> [Extrait de texte]
------------------------
Etre attentif au développement de l’enfant

Il y a quelques repères à connaitre pour suivre le développement propre à l’enfant et pouvoir l’accompagner le mieux possible.

De la naissance à 18 mois

  • découverte des aliments
  • besoin de les toucher, de les manipuler
  • en bouche : découvrir les saveurs et les textures, apprendre à mâcher
Sur la tête aussi. ça va trop loin là, non ?

De 18 mois à 13 ans

  • apprendre à goûter pour apprendre à aimer.
  • la sensation de rassasiement est compliqué car en pleine croissance (“j’en veux plus…et finalement si….”). Idée : proposer l’ensemble du menu aux convives pour qu’ils puissent gérer leur faim.
  • très tôt l’enfant apprécie se servir. La période du “moi tout seul”.
  • il faut généralement 7 à 9 propositions sous des formes différentes pour que l’enfant accepte de goûter si il a une aversion particulière avec un aliment.
  • l’âge du “non” entre 3 et 4 ans : l’enfant risque de ne plus aimer tout ce qui est vert (observation étrange faite dans tous les pays), ce qu’il ne reconnait pas (forme bizarre, aliment transformé ou caché), ce qu’il ne peut pas identifier (plat complet, mélange des aliments…), les aliments qui ont une odeur marquée. Cette période peut être plus ou moins longue, parfois jusqu’à 9 ans. Mieux vaut le savoir, pour vivre ces refus avec une certaine philosophie !
  • apprendre l’histoire des aliments
  • apprendre à cueillir, éplucher, cuisiner
Apprendre l’histoire des aliments. :-) Illustration de Mathou à découvrir sur le blog Crayon d’humeur

De 13 à 20 ans

  • tout bien ou tout mauvais
  • conscience de leur corps
  • apprentissage de l’autonomie
  • envie d’indépendance

Histoire de goûts et de plaisirs avec nos 5 sens

L’être humain a la capacité à tout aimer. Manger c’est aller à la rencontre d’un aliment. Pour que la rencontre ait lieu de façon agréable, l’idéal est de satisfaire nos 5 sens.

La vue

La vue participe au plaisir de manger. Les enfants adorent les jolies tables, une belle assiette, un beau plat en forme de bonhomme… La vue va aussi déclencher la satiété. C’est pourquoi, il faut éviter de regarder la télé en mangeant (en plus du manque d’échange).

Le toucher

Les enfants ont besoin de toucher avec les mains et dans la bouche. Les différentes saveurs se déploient grâce à la mastication.

L’odorat

Mmm, la bonne odeur du gâteau qui cuit ! L’odorat c’est le parfum et aussi les arômes en bouche. Certains enfants sont très concentrés sur l’odorat (surtout ceux qui aiment enfouir leur nez dans leur doudou). Ils vont alors aller vers certains aliments parce qu’ils sentent bons.

Les enfants sont plus doués que nous sur l’odorat. En plus, ils sont très clairs et francs là dessus : on connait le malaise que l’on peut ressentir quand un enfant crie au et fort “ah maman, ça pue ce truc !”. Leur odorat est au top jusqu’à 8 ans et après ça diminue sauf pour ceux qui l’entretiennent.
------------------------
> [Exercices]
**1.** Répondez aux questions suivantes d'après le texte sur l'alimentation de l'enfant, en reprenant les lettres dans vos réponses.
(a) Combien de propositions sous des formes différentes faut-il généralement pour qu'un enfant accepte de goûter un aliment pour lequel il a une aversion particulière ?
(b) Entre quels âges se situe l'âge du « non » ?
(c) Jusqu'à quel âge l'odorat des enfants est-il « au top » ?
**2.** Recopiez à l'identique le passage du texte sur l'alimentation de l'enfant compris entre « De la naissance » et « loin là, non ? », ces deux bornes incluses.

> [Relevé de données]
------------------------
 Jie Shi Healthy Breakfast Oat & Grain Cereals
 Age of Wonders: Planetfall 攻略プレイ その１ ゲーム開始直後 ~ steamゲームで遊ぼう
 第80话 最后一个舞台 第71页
------------------------
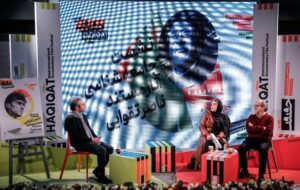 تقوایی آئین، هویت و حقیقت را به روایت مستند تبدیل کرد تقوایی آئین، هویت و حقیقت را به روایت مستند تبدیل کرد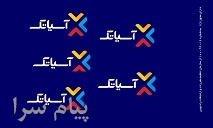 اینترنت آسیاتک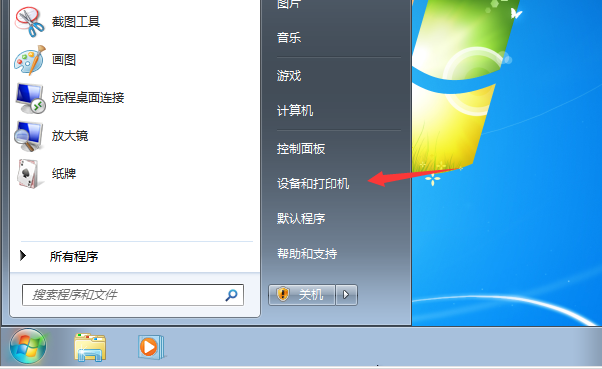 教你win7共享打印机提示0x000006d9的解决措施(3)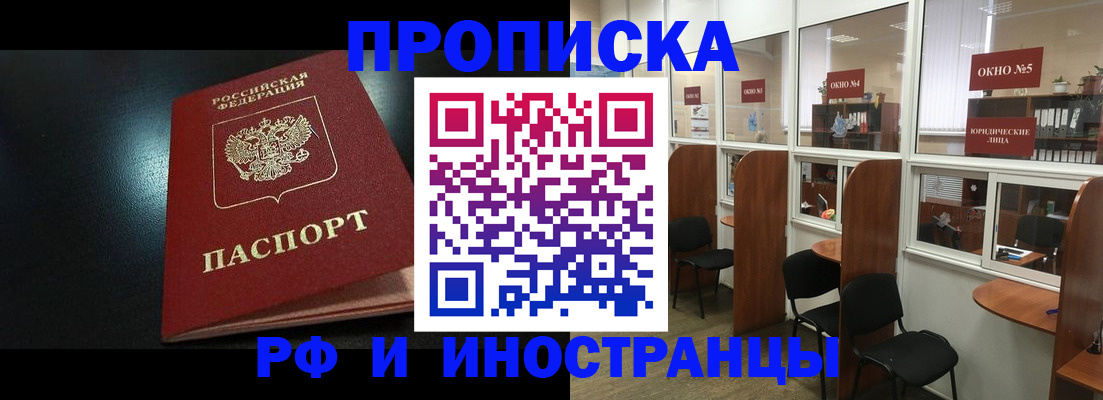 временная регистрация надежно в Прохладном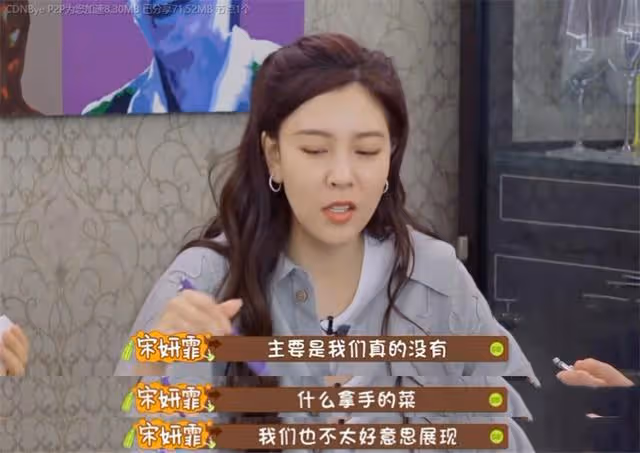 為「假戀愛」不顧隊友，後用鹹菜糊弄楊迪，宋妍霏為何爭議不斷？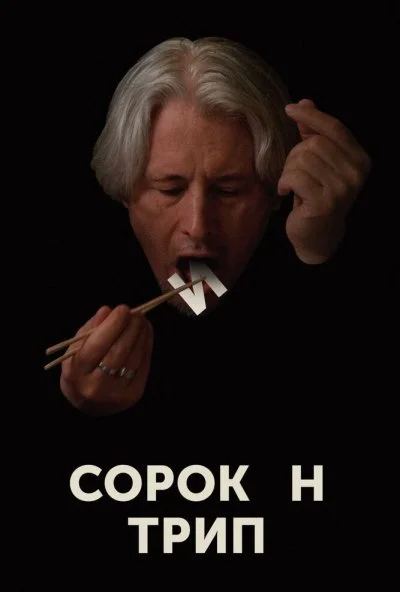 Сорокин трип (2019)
------------------------
> [Corrigés]
**1.**
(a) Il faut généralement 7 à 9 propositions.
(b) Entre 3 et 4 ans.
(c) Jusqu'à 8 ans.

**2.**
De la naissance à 18 mois

  • découverte des aliments
  • besoin de les toucher, de les manipuler
  • en bouche : découvrir les saveurs et les textures, apprendre à mâcher
Sur la tête aussi. ça va trop loin là, non ?